**TEXT PASSAGE:**
[start]
Have the same motherboard. Sad to hear you're having troubles with memory, though.

Question: Do you in fact have a 1GHz Pentium 3, or a slow-clocked one that you overclocked to 1GHz? Also, is it a slot 1 variant, or did you go the route of the slocket? If you do in fact have a 1GHz slot 1 P3 (with a 100MHz stock FSB clock), you are one lucky b*stard, because those are rare/supper expensive. 😀

Also, what an interesting case that allows you to install a fan right above the CPU. Only seen a few of those.

Somehow my two 256MB PC133 modules were recognized as 2x 128MB and it failed the memory test. With one module it recognized 128MB and passed the test. Maybe the stickers on the modules are misleading, maybe it doesn’t like the memory organization and it misinterprets information from the SPD.
[end]
**PROMPT:**
Continue the forum post about the Pentium 3 motherboard and its memory trouble, picking up right after its last sentence.

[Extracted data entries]
[start]
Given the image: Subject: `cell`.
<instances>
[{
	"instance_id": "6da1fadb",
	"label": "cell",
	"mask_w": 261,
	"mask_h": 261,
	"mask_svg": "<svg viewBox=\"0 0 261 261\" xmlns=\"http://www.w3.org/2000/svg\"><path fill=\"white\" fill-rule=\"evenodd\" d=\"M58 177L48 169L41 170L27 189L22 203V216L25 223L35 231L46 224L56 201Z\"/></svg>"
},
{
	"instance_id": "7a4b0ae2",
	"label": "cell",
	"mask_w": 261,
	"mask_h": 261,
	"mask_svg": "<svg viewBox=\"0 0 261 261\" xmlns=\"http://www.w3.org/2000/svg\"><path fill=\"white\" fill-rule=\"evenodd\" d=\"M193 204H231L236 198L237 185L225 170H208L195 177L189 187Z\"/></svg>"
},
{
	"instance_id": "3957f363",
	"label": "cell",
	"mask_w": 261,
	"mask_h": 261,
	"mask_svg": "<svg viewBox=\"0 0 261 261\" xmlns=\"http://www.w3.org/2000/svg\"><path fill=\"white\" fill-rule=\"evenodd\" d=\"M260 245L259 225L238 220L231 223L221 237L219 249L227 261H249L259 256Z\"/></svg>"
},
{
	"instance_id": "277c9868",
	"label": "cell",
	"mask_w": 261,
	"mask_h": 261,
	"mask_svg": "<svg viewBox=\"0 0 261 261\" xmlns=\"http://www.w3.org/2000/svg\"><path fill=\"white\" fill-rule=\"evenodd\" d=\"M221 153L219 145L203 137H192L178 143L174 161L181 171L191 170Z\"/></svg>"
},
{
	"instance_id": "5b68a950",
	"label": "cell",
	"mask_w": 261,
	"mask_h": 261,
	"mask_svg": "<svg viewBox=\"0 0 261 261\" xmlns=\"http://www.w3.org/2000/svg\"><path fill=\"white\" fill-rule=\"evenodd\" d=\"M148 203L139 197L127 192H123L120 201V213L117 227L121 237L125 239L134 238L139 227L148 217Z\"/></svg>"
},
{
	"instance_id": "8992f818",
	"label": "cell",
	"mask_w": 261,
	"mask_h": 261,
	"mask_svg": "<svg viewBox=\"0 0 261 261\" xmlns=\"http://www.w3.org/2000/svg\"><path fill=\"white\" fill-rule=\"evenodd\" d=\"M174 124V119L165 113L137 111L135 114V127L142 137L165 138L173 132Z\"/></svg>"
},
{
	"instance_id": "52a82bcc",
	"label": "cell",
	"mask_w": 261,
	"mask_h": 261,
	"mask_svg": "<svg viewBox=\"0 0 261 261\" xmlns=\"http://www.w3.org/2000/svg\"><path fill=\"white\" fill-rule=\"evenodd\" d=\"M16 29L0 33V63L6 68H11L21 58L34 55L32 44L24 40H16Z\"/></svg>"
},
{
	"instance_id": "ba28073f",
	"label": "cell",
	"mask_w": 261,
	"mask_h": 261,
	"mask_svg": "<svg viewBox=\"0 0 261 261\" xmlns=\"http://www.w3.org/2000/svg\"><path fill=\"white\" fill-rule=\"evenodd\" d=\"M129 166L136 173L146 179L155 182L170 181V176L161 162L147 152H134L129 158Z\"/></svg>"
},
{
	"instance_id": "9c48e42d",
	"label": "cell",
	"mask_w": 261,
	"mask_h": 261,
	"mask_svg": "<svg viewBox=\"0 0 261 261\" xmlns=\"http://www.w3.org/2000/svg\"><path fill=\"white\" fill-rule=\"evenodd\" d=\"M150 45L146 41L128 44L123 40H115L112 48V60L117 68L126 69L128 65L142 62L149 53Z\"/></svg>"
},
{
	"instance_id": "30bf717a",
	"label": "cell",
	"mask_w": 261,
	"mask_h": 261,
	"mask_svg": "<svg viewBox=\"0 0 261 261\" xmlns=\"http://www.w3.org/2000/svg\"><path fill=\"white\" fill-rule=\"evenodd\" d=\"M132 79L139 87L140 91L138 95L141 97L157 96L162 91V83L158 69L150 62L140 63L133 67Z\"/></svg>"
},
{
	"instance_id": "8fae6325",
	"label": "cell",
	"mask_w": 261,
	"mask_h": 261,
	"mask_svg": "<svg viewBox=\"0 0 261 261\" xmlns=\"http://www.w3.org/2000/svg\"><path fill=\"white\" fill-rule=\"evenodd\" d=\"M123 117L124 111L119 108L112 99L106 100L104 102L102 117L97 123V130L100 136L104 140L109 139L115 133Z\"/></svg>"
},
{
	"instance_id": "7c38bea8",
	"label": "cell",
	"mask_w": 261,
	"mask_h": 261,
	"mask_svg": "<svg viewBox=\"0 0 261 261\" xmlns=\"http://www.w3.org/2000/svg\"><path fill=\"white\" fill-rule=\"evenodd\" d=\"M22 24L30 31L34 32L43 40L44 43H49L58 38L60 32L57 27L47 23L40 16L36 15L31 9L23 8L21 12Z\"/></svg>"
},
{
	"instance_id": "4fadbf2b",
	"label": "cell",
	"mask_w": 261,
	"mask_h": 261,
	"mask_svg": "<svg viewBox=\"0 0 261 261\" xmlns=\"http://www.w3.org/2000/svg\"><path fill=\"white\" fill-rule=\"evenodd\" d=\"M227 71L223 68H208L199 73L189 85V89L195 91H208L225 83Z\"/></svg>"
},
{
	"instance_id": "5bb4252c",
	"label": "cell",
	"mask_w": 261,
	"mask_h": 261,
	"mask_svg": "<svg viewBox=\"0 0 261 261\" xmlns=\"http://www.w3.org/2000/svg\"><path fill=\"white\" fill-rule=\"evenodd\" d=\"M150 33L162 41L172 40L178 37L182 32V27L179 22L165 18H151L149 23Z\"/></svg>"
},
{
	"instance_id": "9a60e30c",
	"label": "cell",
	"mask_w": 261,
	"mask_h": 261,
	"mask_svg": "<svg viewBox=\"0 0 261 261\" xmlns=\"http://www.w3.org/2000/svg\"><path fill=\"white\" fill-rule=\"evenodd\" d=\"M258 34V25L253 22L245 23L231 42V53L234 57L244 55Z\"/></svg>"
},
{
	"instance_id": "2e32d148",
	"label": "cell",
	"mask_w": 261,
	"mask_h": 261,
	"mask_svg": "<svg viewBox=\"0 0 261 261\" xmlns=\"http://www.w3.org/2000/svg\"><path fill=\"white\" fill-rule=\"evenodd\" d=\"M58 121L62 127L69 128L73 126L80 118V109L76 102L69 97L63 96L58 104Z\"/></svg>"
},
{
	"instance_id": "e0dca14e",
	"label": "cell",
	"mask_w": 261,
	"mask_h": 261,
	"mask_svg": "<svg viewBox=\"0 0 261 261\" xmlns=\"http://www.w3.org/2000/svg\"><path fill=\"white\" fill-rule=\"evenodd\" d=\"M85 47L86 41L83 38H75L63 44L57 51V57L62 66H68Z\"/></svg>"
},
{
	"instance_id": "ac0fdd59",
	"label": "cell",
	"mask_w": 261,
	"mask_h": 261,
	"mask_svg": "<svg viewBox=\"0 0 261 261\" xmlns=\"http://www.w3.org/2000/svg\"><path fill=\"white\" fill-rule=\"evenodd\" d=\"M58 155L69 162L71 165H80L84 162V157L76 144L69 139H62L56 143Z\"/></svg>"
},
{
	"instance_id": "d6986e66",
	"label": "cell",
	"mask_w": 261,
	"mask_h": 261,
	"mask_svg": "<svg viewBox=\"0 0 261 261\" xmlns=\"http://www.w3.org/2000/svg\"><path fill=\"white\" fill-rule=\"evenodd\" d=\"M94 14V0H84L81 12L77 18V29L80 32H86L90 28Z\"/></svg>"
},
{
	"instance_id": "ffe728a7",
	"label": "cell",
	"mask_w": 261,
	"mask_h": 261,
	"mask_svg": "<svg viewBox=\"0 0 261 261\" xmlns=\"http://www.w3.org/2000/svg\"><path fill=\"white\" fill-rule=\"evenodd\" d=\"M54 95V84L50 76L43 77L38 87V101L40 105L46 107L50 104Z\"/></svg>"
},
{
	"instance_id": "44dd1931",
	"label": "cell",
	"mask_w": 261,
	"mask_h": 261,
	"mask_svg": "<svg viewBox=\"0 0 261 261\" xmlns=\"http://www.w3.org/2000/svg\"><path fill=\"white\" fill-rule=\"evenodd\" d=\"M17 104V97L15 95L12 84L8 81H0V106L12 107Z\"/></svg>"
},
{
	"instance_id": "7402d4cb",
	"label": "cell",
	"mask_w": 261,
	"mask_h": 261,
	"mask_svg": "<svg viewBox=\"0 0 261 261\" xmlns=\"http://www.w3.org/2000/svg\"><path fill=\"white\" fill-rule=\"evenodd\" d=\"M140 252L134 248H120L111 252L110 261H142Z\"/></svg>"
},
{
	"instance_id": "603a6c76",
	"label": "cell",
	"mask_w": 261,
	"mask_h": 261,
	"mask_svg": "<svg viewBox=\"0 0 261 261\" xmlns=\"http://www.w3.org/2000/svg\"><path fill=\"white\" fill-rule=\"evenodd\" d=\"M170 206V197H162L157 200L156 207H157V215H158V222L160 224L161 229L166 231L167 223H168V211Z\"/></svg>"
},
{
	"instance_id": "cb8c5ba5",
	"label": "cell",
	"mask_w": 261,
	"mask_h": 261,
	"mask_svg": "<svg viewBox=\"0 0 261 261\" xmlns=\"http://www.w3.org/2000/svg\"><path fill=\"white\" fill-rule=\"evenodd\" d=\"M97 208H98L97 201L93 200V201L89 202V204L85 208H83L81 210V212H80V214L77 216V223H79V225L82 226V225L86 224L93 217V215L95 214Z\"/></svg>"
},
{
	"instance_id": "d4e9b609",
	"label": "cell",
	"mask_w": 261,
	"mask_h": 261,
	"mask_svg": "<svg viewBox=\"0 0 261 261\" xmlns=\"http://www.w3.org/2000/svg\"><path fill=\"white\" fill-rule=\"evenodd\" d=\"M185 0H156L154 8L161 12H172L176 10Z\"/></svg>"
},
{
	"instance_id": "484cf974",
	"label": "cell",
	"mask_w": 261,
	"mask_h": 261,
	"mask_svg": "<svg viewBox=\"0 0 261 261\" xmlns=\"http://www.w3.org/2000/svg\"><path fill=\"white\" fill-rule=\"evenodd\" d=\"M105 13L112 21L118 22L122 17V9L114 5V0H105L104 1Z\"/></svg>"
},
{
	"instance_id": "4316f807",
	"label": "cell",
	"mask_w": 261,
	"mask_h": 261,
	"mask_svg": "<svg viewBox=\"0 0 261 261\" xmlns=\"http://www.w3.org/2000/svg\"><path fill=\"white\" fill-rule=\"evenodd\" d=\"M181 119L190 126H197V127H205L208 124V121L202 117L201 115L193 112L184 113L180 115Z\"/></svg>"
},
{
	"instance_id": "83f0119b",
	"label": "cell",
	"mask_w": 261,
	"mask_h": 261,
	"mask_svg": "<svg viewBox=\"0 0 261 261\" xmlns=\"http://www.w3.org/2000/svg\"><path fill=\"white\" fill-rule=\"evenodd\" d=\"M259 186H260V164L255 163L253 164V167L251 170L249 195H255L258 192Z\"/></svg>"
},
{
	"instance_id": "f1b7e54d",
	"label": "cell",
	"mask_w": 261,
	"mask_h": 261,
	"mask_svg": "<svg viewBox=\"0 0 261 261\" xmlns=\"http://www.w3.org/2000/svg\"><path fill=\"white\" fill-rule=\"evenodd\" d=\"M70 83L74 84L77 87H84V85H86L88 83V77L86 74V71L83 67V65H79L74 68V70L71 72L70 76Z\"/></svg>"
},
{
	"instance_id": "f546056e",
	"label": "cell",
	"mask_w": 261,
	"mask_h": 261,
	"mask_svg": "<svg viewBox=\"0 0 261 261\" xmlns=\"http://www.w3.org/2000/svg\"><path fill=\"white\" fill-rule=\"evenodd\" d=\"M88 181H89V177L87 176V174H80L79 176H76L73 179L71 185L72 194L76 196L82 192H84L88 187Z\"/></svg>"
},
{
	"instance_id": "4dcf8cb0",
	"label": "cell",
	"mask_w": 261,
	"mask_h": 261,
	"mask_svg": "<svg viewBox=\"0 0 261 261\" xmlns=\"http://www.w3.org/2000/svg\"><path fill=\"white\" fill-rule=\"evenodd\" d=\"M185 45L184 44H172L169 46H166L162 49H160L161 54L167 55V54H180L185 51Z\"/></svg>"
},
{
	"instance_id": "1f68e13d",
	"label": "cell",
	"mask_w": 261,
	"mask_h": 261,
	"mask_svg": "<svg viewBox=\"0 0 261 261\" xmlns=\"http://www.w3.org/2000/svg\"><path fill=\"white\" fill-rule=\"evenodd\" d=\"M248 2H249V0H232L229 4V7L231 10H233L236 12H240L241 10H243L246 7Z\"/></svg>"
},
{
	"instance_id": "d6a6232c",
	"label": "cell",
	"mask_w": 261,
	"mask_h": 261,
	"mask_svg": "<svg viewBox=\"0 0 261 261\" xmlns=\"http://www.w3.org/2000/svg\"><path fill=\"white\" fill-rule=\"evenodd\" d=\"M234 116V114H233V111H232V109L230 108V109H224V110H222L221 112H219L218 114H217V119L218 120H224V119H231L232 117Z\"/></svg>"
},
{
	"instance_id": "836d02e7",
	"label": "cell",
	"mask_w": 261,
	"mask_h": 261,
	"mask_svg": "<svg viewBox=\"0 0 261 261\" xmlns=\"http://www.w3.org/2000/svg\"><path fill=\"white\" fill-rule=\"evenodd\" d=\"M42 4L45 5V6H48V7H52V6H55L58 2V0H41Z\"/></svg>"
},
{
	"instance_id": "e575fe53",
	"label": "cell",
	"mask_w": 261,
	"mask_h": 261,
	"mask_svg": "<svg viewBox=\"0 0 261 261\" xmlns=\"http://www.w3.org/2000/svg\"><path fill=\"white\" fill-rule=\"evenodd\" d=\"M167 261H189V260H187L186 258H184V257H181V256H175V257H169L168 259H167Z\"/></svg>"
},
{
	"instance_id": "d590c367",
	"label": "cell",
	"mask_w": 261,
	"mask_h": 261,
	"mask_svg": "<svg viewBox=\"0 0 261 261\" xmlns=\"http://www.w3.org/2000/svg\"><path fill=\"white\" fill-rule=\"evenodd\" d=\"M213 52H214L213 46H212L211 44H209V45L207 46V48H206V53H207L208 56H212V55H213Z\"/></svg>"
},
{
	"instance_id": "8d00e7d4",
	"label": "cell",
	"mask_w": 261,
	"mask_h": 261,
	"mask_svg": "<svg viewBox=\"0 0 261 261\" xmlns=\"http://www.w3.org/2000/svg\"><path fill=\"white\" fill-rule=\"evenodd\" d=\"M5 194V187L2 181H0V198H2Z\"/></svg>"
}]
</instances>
[end]
**RESULT OF THIS TASK:**
Only the front side bus of the board is overclocked to 133MHz (PCI runs at 33MHz which I think is stock). Set multiplier to 7.5x and off you go. With the latest BIOS this is no problem.

The CPU is a 133MHz clocked slot 1 version.

I need the big fan for sufficient cooling because the heatsink on the CPU is rather small. The way it is positioned is not something that I would recommend doing, but it works and it’s pretty solid (it’s my genius case mod 😊 ). The case is an AOpen HX08 and only has 2x 80mm fan ‘locations’ in the top area.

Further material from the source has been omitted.